## The data
....................

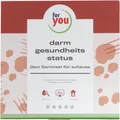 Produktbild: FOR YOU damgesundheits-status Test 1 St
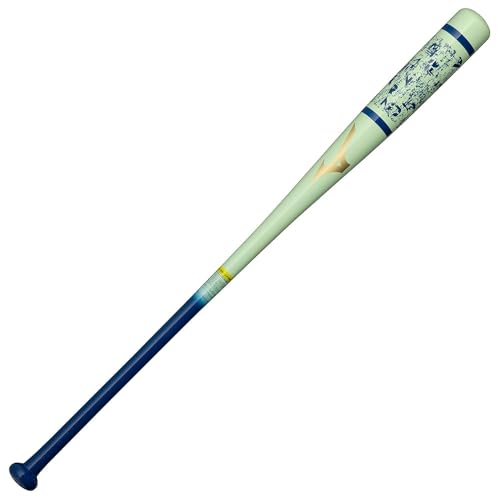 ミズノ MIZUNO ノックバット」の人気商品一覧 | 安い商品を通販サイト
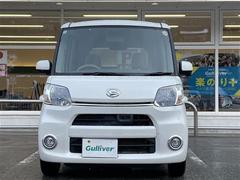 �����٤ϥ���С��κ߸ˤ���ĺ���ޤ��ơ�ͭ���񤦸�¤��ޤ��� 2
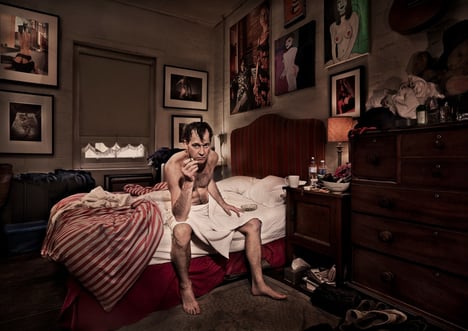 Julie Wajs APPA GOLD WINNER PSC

....................

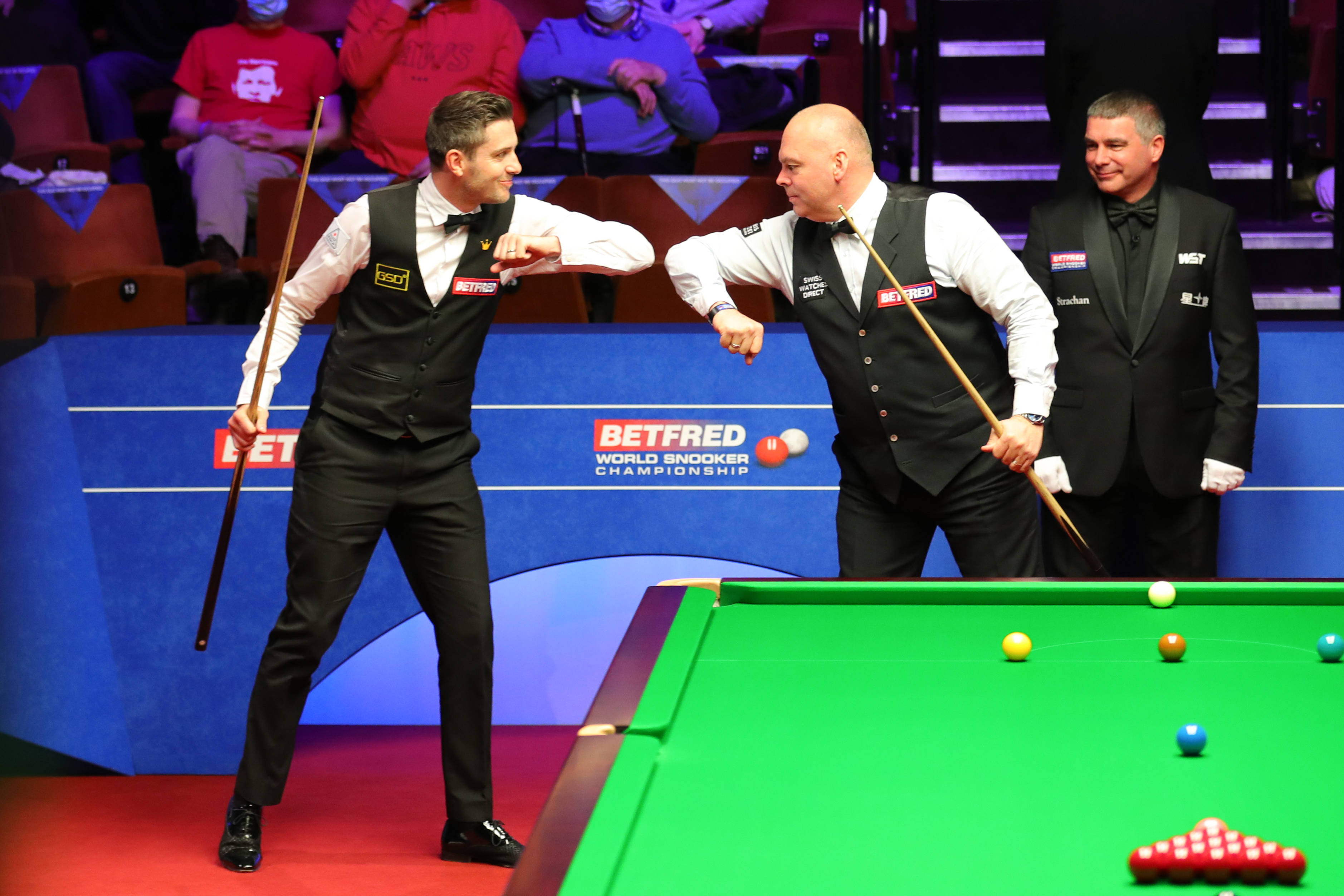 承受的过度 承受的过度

....................

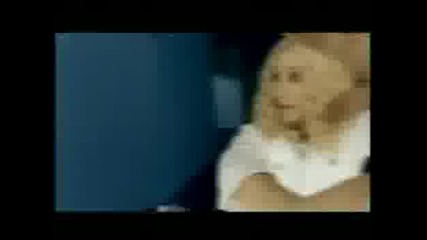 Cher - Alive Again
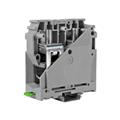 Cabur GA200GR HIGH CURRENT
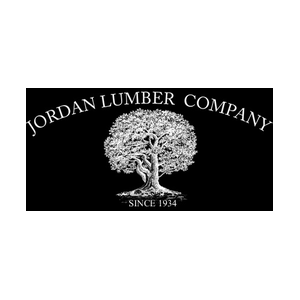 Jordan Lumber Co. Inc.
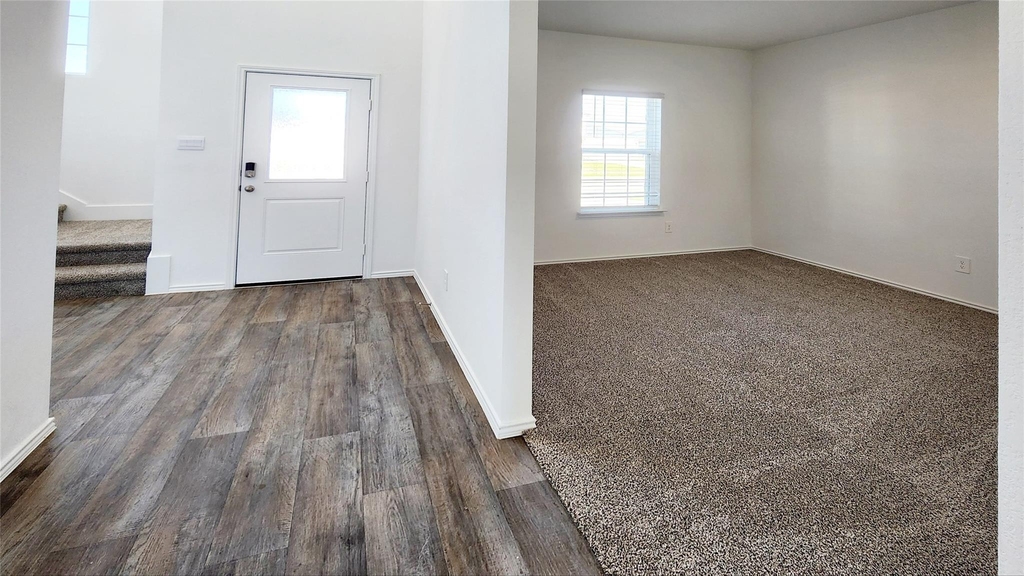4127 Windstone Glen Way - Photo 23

....................

## Exercise
Starting at the line containing "Cabur GA200GR HIGH CURRENT" and finishing at the line containing "4127 Windstone Glen Way - Photo 23", return those lines exactly as they appear above, without the pictures.

## Problem solution
 Cabur GA200GR HIGH CURRENT
 Jordan Lumber Co. Inc.
4127 Windstone Glen Way - Photo 23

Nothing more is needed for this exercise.